Aim of the exercise -> Extract every line of the data below that contains the word "What".

Data extract ->
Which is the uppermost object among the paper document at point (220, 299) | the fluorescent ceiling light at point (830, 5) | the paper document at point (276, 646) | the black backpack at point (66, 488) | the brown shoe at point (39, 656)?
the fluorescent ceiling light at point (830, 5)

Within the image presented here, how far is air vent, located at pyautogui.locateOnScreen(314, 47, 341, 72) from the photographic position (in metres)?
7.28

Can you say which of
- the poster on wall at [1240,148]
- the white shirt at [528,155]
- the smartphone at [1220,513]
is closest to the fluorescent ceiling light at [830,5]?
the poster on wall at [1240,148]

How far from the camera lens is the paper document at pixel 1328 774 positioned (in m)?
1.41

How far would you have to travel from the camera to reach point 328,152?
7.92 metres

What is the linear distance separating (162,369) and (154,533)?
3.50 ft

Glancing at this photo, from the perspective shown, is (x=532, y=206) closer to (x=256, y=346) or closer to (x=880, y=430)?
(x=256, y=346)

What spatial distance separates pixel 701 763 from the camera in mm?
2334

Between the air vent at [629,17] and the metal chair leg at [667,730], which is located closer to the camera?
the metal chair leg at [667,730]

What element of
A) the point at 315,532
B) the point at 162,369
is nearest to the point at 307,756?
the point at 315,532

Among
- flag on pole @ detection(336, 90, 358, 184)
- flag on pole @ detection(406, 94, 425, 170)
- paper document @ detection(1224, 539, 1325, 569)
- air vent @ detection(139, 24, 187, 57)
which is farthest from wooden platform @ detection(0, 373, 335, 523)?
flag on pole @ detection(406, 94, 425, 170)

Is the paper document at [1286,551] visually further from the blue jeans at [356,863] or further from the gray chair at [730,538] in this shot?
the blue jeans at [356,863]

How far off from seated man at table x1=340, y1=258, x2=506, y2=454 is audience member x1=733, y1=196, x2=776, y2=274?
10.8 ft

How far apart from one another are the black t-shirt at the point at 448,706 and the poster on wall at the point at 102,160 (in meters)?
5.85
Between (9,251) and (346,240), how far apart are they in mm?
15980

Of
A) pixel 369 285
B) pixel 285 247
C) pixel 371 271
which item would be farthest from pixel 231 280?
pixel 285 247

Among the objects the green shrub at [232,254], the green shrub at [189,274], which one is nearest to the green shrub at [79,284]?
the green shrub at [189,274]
==
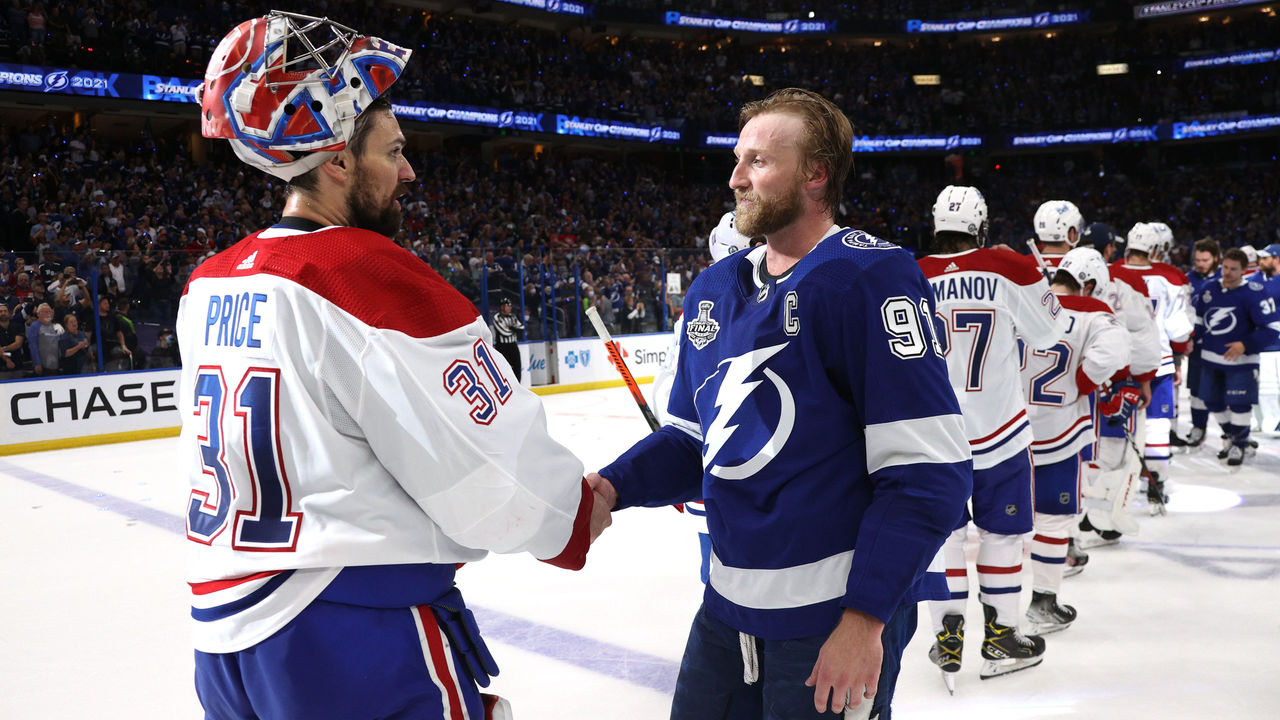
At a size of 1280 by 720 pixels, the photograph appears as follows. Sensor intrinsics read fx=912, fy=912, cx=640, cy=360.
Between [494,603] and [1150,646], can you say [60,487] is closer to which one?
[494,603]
---
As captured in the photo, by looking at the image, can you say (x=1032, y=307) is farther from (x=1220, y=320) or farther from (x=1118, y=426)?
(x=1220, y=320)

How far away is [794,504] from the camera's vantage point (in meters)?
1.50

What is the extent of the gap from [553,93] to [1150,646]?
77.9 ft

Completed exercise ->
What is the linear distance separating (162,369) and (154,533)?
What spatial distance separates pixel 701 763 from the camera in mm?
What element of
What is the extent of the gap from [553,93] to [1150,646]?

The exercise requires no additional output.